Top of EXTRACT
# channel 5 tonight 3/30/15



## Dunkem (May 8, 2012)

They are doing as segment tonight on 3 guys from Utah on high mountain crazy stuff.I believe one of the guys is our Matt In The Wild.10:00 P.M.


----------



## Critter (Mar 20, 2010)

Dunkem said:


> They are doing as segment tonight on 3 guys from Utah on high mountain crazy stuff.I believe one of the guys is our Matt In The Wild.10:00 P.M.


They are actually going to be on The Animal Planet this coming Sunday with the show called 100 Miles From Nowhere. When I saw the previews they had Matt on when he jumped the cougar.

I was wondering where he got off to and now if his videos have been picked up by a network that explains why he hasn't posted any new ones on here.


----------



## martymcfly73 (Sep 17, 2007)

He took a lot of guff from the peanut gallery and some of the mods weren't too welcoming when he posted. Glad he made the big time. He's a great guy.


----------



## wyogoob (Sep 7, 2007)

martymcfly73 said:


> He took a lot of guff from the peanut gallery and some of the mods weren't too welcoming when he posted. Glad he made the big time. He's a great guy.


Matt struggled with following the UWN rules for posting threads.

I think everyone back here is also glad he made it "big time".

.


----------



## longbow (Mar 31, 2009)

I saw the previews for it. I think he did a lot of it in Alaska.


----------



## longbow (Mar 31, 2009)

KSL link... http://www.ksl.com/?sid=34007679&ni...n-upcoming-animal-planet-series&s_cid=queue-3


----------



## Utahgreenhead (Apr 28, 2009)

It's good to know that he is still around. I for one really enjoyed his videos. What UWN rules did he violate?


----------



## wyogoob (Sep 7, 2007)

Matt in the Wild will be on TV again tonight,

Watch* 100 miles from Nowhere*, 8:00 pm on The Animal Planet station.

.


----------



## Critter (Mar 20, 2010)

I was actually disappointed when I watched it last week. I actually thought that it would have a lot of what he had posted on the forums here and not just him and his buddies running or traveling the 100 miles from point a to point b. 

However after saying that I will watch it again tonight just for the scenery of different areas. Last week he got into areas that I hadn't been into since I was in high school in the late 60's.


----------



## Packfish (Oct 30, 2007)

wasn't bad- fairly poor narrative though


----------



## utahgolf (Sep 8, 2007)

It was like the show Jackass but for marathoners..... I like matt and his nuttyness for adrenaline type hikes and activities but really hard to translate that into a tv show. I'm sure it's tough to do all of the film stuff and narrate by yourself. I'll tune in again sometime I'm sure.


----------
Bottom of EXTRACT
#### [WHAT THIS TASK INVOLVES]
Swap "marathoners" for "ultrarunners" in the part of the thread between "It was like" and "sometime I'm sure.", inclusive, and write out that part. The material after this point comes from a source other than the thread.
Top of INFORMATION GIVEN
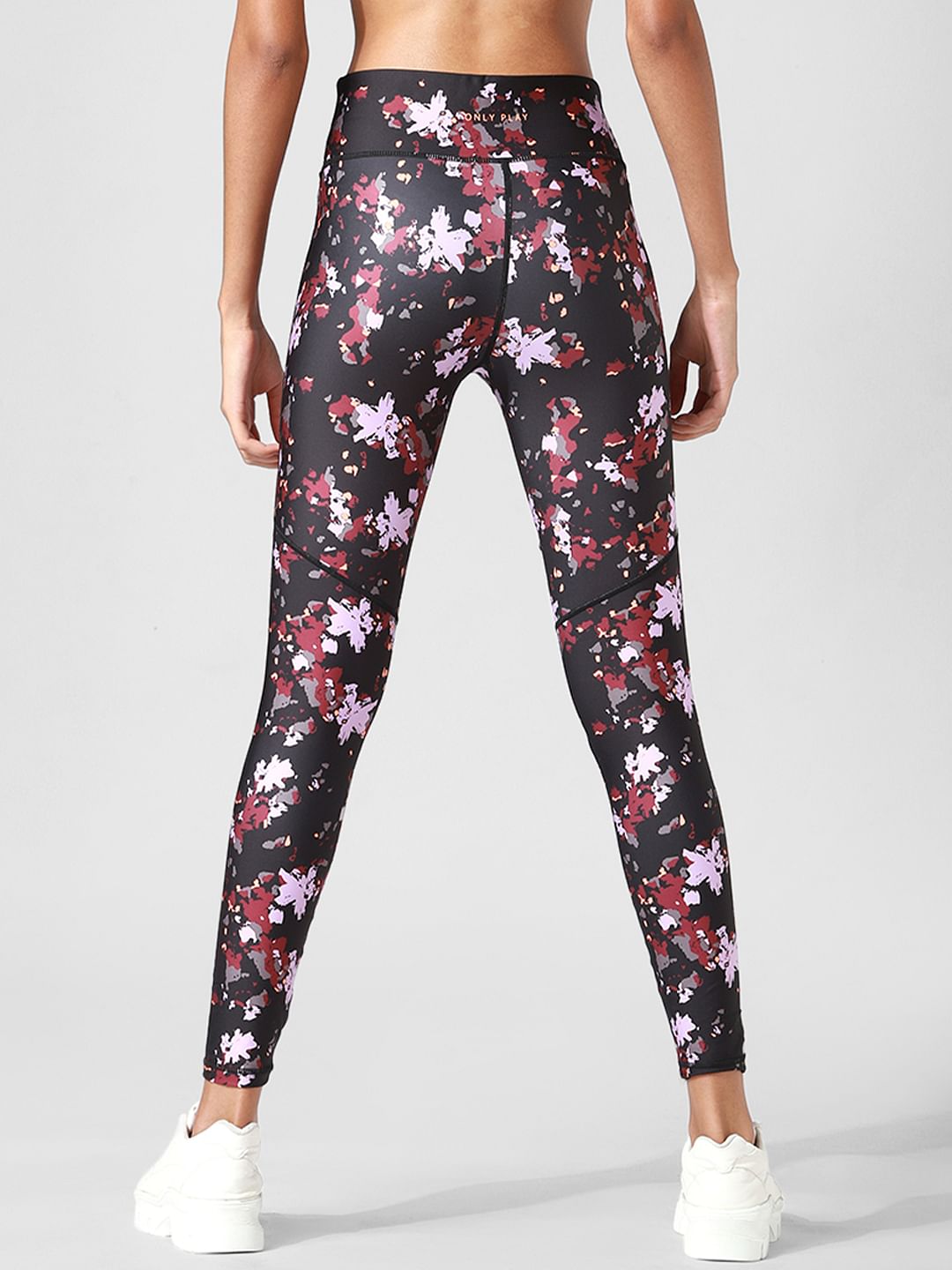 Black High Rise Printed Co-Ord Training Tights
Bottom of INFORMATION GIVEN
Top of INFORMATION GIVEN
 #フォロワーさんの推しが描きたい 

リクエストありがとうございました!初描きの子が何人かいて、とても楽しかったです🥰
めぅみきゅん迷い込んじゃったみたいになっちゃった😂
Bottom of INFORMATION GIVEN
Top of INFORMATION GIVEN
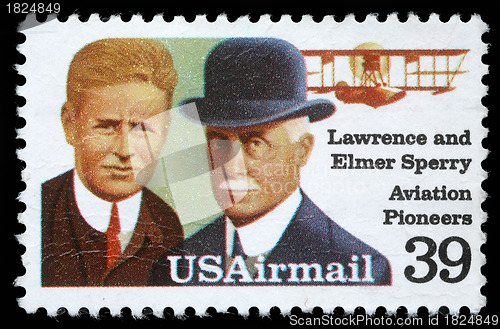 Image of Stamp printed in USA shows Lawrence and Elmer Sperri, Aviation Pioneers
Bottom of INFORMATION GIVEN
#### [WRITTEN RESPONSE]
It was like the show Jackass but for ultrarunners..... I like matt and his nuttyness for adrenaline type hikes and activities but really hard to translate that into a tv show. I'm sure it's tough to do all of the film stuff and narrate by yourself. I'll tune in again sometime I'm sure.